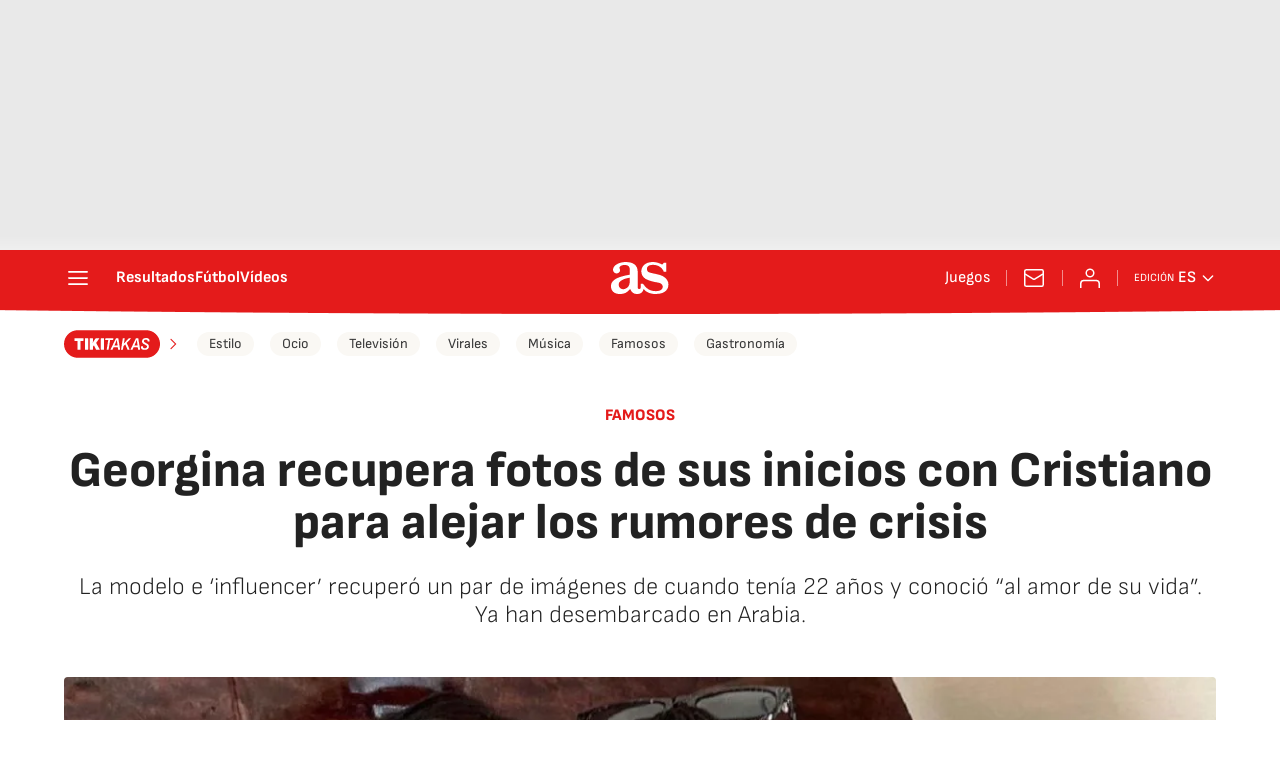

--- FILE ---
content_type: application/x-javascript;charset=utf-8
request_url: https://smetrics.as.com/id?d_visid_ver=5.4.0&d_fieldgroup=A&mcorgid=2387401053DB208C0A490D4C%40AdobeOrg&mid=29514799044203701996511488926860682754&ts=1768792741606
body_size: -37
content:
{"mid":"29514799044203701996511488926860682754"}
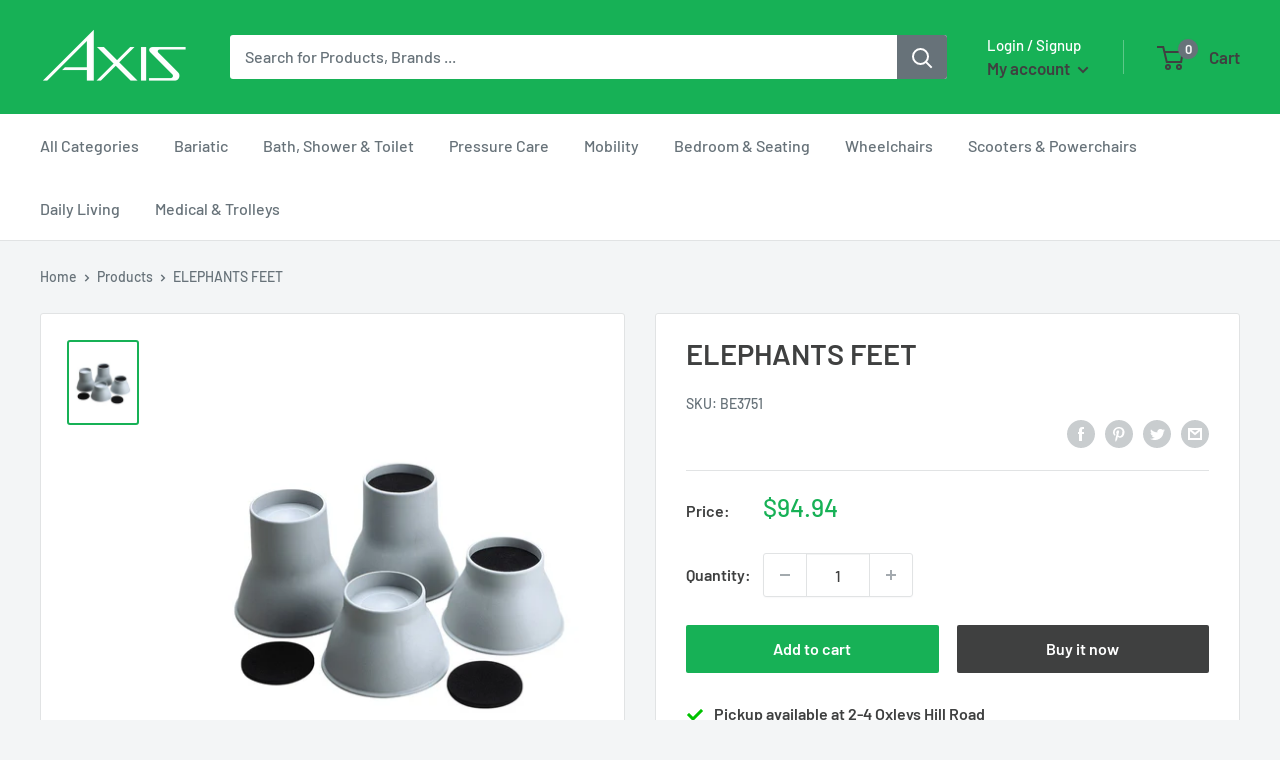

--- FILE ---
content_type: text/javascript
request_url: https://axismedical.com.au/cdn/shop/t/2/assets/custom.js?v=90373254691674712701606272193
body_size: -672
content:
//# sourceMappingURL=/cdn/shop/t/2/assets/custom.js.map?v=90373254691674712701606272193
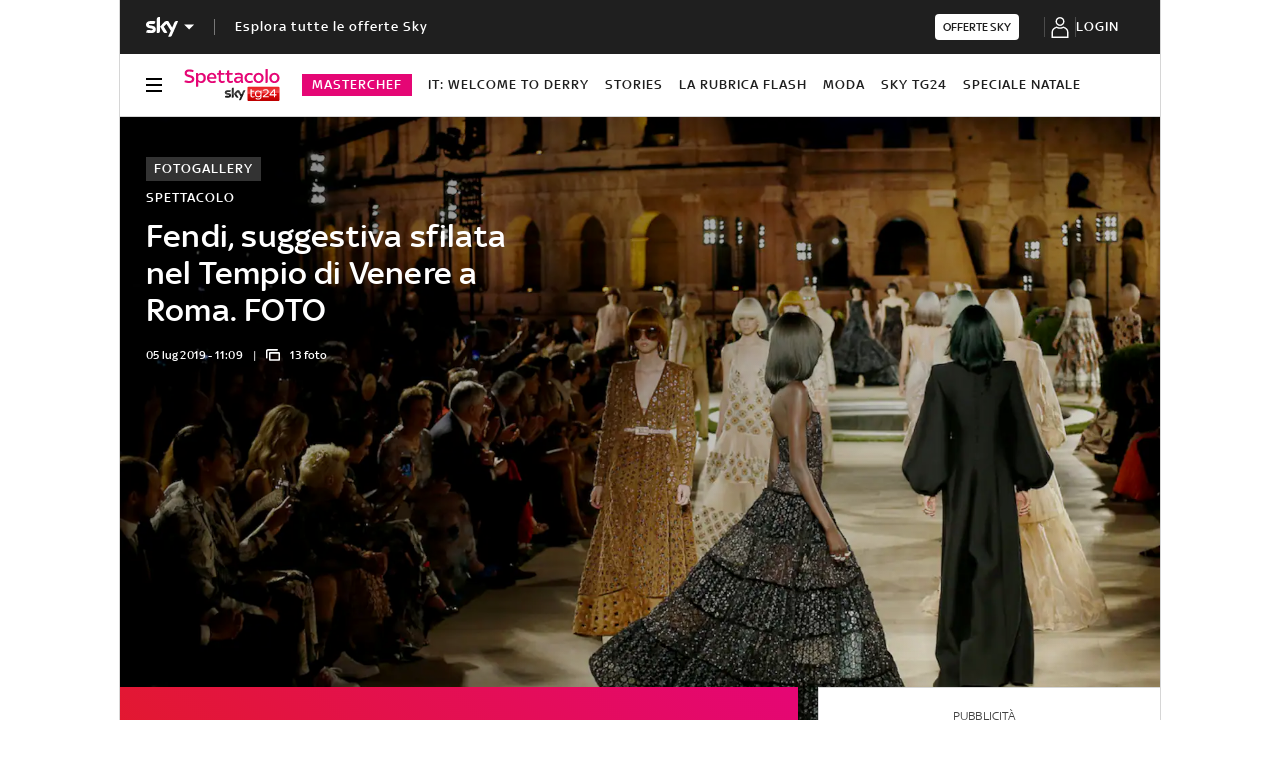

--- FILE ---
content_type: application/x-javascript;charset=utf-8
request_url: https://smetrics.sky.it/id?d_visid_ver=5.5.0&d_fieldgroup=A&mcorgid=1A124673527853290A490D45%40AdobeOrg&mid=41486126862868277539025048140836854862&ts=1765934168417
body_size: -37
content:
{"mid":"41486126862868277539025048140836854862"}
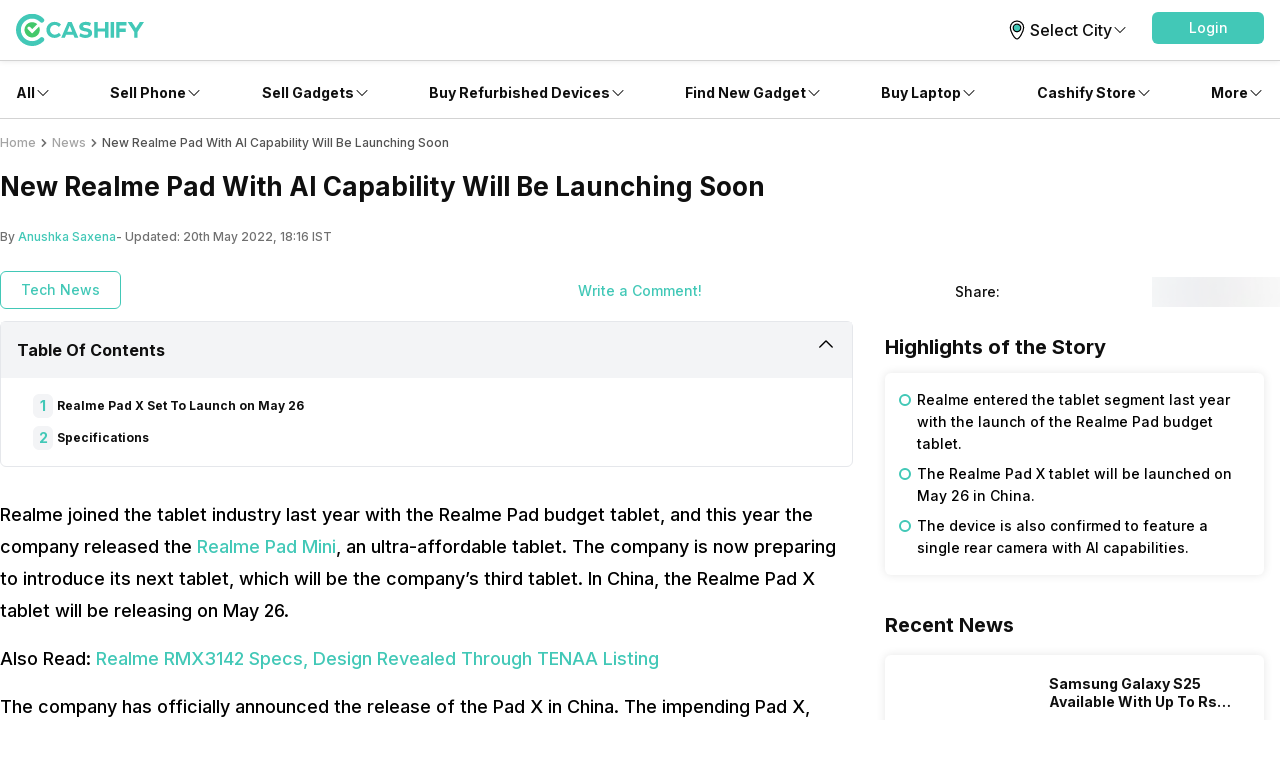

--- FILE ---
content_type: image/svg+xml
request_url: https://s3ng.cashify.in/imageLibrary/youtubeicon_b6efa9098d89.svg?w=60&blur=30
body_size: 530
content:
<svg xmlns="http://www.w3.org/2000/svg" width="36" height="36" viewBox="0 0 36 36"><g data-name="Group 6406"><path d="M0 0h36v36H0z" data-name="Rectangle 11615" style="fill:none" transform="translate(-1598 -6155.5) translate(1598 6155.5)"/><g data-name="018-youtube"><path d="m22.688 16.997-6.521-3.568a1.2 1.2 0 0 0-1.773 1.051v7.078a1.2 1.2 0 0 0 1.764 1.055l6.521-3.506a1.2 1.2 0 0 0 0-2.106zm-6.564 3.668v-5.287l4.874 2.666zm0 0" data-name="Tracé 109"/><path d="M32.688 12.415v-.014a6.75 6.75 0 0 0-1.31-3.425 4.8 4.8 0 0 0-3.174-1.491l-.144-.018h-.052c-3.906-.289-9.798-.328-9.858-.328-.062 0-5.952.039-9.89.323h-.052l-.149.021a4.68 4.68 0 0 0-3.162 1.539 7.1 7.1 0 0 0-1.291 3.362v.031c-.011.1-.218 2.453-.218 4.815v2.209c0 2.364.207 4.717.207 4.816v.015a6.7 6.7 0 0 0 1.306 3.381 4.9 4.9 0 0 0 3.287 1.471c.12.015.224.025.294.037h.068c2.254.207 9.317.319 9.616.323h.022c.058 0 5.952-.039 9.854-.323h.052l.165-.02a4.57 4.57 0 0 0 3.135-1.5 7.1 7.1 0 0 0 1.29-3.355v-.031c0-.1.207-2.453.207-4.814v-2.21c0-2.364-.207-4.717-.207-4.814zm-1.518 7.024c0 2.187-.191 4.439-.207 4.646a5.5 5.5 0 0 1-.848 2.4 2.85 2.85 0 0 1-2.042.947l-.185.021c-3.773.274-9.446.315-9.707.317-.28-.006-7.25-.1-9.436-.311a6 6 0 0 0-.361-.046 3.23 3.23 0 0 1-2.212-.925l-.017-.017a5 5 0 0 1-.829-2.372 60 60 0 0 1-.211-4.659v-2.21c0-2.185.191-4.435.207-4.644a5.4 5.4 0 0 1 .848-2.4 2.98 2.98 0 0 1 2.088-.974l.141-.027c3.829-.274 9.537-.315 9.745-.317s5.915.044 9.709.317l.153.027a3.1 3.1 0 0 1 2.119.96 5.06 5.06 0 0 1 .829 2.407c.012.147.207 2.432.207 4.652zm0 0" data-name="Tracé 110"/></g></g></svg>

Task to complete
Among the lines above, find those carrying the word "assets" and copy them out.

Exercise result
request_url: https://axismedical.com.au/cdn/shop/t/2/assets/custom.js?v=90373254691674712701606272193
//# sourceMappingURL=/cdn/shop/t/2/assets/custom.js.map?v=90373254691674712701606272193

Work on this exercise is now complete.